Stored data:

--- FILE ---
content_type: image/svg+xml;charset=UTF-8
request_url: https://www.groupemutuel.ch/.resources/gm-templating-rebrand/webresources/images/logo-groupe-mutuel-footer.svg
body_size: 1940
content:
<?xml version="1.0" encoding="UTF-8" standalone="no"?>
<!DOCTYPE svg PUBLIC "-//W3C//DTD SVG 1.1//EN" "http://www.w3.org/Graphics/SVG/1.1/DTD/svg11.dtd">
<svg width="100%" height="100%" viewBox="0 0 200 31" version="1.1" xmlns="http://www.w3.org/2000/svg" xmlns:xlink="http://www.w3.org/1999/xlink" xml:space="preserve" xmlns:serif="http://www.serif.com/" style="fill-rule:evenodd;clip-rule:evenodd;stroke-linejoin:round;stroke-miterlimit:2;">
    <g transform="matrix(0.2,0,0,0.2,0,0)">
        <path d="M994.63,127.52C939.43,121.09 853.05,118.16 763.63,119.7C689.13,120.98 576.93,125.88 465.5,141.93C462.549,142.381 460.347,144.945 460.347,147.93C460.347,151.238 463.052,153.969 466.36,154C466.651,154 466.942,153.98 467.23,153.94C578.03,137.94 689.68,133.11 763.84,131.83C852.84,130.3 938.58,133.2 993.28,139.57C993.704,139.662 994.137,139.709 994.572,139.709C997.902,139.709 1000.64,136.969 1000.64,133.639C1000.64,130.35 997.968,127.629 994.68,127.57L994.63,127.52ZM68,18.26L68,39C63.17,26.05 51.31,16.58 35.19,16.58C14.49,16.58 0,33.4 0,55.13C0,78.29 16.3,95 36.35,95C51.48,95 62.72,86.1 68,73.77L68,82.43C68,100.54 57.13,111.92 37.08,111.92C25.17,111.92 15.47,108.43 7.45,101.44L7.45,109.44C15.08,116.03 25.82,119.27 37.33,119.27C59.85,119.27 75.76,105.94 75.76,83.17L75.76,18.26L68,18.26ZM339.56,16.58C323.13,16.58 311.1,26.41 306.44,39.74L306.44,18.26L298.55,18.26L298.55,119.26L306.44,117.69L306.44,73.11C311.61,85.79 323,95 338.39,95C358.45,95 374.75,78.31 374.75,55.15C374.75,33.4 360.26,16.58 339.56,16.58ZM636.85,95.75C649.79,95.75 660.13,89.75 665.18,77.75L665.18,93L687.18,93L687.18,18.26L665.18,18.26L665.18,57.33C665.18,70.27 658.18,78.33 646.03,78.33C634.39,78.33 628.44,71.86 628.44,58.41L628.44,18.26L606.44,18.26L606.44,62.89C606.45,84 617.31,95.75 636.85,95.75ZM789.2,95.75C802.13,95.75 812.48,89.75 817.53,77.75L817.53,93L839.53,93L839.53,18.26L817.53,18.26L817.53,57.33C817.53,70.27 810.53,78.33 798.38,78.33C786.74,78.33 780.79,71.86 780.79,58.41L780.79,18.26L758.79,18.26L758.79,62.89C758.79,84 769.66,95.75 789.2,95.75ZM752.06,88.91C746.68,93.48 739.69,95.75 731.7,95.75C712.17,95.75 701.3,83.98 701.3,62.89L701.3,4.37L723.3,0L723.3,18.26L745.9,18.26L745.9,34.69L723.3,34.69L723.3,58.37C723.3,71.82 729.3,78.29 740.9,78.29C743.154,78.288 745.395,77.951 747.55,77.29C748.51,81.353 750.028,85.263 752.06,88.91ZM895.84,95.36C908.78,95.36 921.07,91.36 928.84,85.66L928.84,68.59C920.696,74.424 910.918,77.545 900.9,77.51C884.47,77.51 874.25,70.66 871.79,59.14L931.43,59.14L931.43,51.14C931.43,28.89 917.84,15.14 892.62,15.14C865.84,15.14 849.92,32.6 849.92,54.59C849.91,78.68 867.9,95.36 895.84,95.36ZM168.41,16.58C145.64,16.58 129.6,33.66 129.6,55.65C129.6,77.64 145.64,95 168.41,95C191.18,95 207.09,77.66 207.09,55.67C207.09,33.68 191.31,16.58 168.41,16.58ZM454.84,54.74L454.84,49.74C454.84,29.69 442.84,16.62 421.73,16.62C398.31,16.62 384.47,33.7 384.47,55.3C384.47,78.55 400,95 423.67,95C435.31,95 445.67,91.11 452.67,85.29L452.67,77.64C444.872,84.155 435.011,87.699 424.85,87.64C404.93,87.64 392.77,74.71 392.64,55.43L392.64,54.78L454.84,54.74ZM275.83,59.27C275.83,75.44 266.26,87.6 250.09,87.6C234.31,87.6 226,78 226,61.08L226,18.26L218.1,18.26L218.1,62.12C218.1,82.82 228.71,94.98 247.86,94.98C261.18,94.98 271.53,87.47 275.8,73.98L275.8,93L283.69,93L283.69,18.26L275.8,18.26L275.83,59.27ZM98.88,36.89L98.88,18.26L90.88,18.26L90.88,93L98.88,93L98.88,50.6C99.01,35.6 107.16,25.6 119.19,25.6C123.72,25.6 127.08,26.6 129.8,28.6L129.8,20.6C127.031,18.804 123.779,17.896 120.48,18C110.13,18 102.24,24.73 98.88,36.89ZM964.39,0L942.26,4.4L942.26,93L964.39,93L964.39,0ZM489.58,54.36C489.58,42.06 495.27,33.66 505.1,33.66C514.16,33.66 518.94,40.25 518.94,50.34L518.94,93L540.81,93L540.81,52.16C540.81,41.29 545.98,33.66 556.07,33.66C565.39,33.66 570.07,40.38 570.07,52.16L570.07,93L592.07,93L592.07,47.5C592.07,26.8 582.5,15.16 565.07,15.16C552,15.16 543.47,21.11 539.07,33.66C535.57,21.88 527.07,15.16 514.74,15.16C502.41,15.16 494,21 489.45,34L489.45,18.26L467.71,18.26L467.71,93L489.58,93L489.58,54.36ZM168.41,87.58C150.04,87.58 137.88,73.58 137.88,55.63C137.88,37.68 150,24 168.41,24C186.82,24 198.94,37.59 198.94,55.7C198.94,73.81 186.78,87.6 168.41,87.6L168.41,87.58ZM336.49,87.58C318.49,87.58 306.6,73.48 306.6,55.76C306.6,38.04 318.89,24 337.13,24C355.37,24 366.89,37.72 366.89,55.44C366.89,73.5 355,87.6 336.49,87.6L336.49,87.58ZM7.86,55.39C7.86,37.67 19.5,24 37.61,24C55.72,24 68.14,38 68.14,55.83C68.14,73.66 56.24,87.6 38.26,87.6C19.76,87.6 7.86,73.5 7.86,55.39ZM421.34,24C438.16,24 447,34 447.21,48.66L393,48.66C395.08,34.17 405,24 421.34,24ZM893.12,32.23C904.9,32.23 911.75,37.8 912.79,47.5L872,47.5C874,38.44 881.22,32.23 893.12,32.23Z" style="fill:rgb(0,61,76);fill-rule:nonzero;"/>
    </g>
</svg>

...

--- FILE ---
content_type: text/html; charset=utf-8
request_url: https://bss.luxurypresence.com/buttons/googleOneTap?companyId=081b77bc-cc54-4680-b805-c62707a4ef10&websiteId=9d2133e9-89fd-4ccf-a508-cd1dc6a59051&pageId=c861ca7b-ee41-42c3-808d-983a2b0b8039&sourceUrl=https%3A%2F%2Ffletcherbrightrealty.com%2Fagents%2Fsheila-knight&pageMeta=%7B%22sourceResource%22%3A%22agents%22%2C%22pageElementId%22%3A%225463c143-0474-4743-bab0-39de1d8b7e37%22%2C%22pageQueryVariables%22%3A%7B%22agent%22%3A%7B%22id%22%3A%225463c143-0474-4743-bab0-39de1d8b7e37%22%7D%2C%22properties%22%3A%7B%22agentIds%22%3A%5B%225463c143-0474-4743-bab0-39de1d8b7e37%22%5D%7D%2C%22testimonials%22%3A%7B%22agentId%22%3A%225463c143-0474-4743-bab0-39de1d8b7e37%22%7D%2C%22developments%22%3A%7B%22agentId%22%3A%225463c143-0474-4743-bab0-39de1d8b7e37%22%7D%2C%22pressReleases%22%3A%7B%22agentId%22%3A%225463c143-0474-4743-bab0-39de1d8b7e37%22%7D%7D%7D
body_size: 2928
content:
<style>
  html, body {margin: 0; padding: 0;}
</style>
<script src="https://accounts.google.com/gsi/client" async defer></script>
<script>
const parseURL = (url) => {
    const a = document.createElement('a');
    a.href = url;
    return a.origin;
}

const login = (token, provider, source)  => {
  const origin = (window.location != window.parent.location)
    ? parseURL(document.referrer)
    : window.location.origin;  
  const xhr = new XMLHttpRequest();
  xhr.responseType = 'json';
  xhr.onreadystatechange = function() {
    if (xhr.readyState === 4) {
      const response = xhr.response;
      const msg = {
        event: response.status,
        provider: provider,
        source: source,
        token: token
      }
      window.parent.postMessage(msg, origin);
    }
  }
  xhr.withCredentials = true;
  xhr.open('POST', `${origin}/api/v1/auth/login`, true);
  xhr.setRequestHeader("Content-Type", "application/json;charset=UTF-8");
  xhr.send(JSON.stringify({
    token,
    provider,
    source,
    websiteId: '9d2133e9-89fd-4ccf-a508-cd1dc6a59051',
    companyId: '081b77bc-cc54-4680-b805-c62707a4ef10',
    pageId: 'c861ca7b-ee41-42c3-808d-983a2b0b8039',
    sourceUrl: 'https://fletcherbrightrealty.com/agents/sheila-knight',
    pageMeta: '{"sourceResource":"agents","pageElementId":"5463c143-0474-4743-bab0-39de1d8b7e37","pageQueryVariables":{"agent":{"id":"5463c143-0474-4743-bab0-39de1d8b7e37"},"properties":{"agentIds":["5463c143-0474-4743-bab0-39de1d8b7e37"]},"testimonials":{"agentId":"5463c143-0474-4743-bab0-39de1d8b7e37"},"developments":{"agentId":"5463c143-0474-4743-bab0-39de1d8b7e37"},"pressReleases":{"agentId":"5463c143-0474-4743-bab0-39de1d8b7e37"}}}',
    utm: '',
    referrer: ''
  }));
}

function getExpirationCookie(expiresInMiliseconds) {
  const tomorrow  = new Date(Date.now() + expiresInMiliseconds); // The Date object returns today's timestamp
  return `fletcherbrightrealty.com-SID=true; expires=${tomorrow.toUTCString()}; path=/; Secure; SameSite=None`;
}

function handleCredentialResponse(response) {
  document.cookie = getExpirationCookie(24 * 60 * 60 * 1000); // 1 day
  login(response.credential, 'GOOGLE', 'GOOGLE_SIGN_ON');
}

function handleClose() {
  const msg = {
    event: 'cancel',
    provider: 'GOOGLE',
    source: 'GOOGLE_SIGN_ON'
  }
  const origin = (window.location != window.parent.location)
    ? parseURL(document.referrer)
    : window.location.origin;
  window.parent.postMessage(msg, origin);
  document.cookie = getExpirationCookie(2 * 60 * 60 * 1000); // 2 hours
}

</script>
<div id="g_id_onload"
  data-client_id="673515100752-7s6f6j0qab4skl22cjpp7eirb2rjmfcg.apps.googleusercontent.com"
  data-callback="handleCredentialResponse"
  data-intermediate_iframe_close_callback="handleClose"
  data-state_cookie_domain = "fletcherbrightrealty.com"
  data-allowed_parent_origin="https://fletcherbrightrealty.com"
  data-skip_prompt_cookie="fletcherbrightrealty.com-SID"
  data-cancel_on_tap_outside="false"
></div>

...

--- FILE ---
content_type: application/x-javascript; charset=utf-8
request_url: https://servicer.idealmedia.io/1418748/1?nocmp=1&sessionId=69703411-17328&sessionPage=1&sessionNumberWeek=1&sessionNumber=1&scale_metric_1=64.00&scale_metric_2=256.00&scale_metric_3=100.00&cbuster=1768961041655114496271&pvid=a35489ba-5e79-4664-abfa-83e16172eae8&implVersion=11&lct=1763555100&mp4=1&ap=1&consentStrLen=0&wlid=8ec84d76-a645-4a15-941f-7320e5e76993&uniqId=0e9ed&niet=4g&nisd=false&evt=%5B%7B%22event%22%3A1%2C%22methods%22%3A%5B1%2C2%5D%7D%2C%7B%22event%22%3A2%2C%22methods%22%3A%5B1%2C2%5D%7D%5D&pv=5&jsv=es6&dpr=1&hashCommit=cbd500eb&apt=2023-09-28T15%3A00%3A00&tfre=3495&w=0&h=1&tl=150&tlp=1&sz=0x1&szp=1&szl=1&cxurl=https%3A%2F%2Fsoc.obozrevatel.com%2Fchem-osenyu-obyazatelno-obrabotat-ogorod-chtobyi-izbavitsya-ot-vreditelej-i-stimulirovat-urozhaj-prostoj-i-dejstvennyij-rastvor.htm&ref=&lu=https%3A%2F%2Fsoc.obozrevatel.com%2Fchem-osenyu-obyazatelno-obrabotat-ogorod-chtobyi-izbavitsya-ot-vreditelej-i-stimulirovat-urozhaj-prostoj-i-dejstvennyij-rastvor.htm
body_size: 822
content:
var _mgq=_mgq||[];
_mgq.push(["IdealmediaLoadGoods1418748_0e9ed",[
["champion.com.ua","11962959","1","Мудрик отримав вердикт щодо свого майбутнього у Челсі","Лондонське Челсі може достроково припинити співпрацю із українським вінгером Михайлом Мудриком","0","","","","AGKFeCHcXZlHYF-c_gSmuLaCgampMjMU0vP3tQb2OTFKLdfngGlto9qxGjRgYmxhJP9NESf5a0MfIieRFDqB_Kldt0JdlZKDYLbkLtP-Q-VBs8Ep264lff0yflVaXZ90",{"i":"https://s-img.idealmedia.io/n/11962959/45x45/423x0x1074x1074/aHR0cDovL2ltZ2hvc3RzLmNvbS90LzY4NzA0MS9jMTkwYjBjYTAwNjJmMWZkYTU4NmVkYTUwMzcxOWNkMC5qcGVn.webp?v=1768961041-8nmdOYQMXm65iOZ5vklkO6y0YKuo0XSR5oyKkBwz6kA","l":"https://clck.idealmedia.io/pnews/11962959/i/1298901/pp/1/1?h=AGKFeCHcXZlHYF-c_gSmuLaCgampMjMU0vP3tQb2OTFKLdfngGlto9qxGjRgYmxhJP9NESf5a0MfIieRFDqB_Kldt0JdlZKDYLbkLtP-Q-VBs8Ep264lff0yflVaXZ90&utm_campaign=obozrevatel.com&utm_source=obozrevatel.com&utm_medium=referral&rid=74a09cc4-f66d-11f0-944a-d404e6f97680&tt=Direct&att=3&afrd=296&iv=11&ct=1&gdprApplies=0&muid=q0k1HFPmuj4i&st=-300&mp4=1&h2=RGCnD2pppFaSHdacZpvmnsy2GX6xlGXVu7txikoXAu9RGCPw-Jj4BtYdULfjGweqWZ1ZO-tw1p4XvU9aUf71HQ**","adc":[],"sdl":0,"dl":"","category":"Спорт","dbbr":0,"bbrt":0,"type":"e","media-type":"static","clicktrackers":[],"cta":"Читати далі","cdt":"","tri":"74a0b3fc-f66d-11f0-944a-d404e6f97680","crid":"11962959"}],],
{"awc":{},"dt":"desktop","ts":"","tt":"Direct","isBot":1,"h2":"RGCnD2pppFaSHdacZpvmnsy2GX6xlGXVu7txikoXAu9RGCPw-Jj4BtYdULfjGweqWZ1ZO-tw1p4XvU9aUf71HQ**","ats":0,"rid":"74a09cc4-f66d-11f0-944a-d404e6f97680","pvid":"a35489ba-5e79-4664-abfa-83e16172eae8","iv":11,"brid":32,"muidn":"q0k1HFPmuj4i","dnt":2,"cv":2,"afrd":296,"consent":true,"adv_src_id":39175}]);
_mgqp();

Task directions:
From the records above, return each line that has the string "window".

Response box:
  const origin = (window.location != window.parent.location)
    : window.location.origin;  
      window.parent.postMessage(msg, origin);
  const origin = (window.location != window.parent.location)
    : window.location.origin;
  window.parent.postMessage(msg, origin);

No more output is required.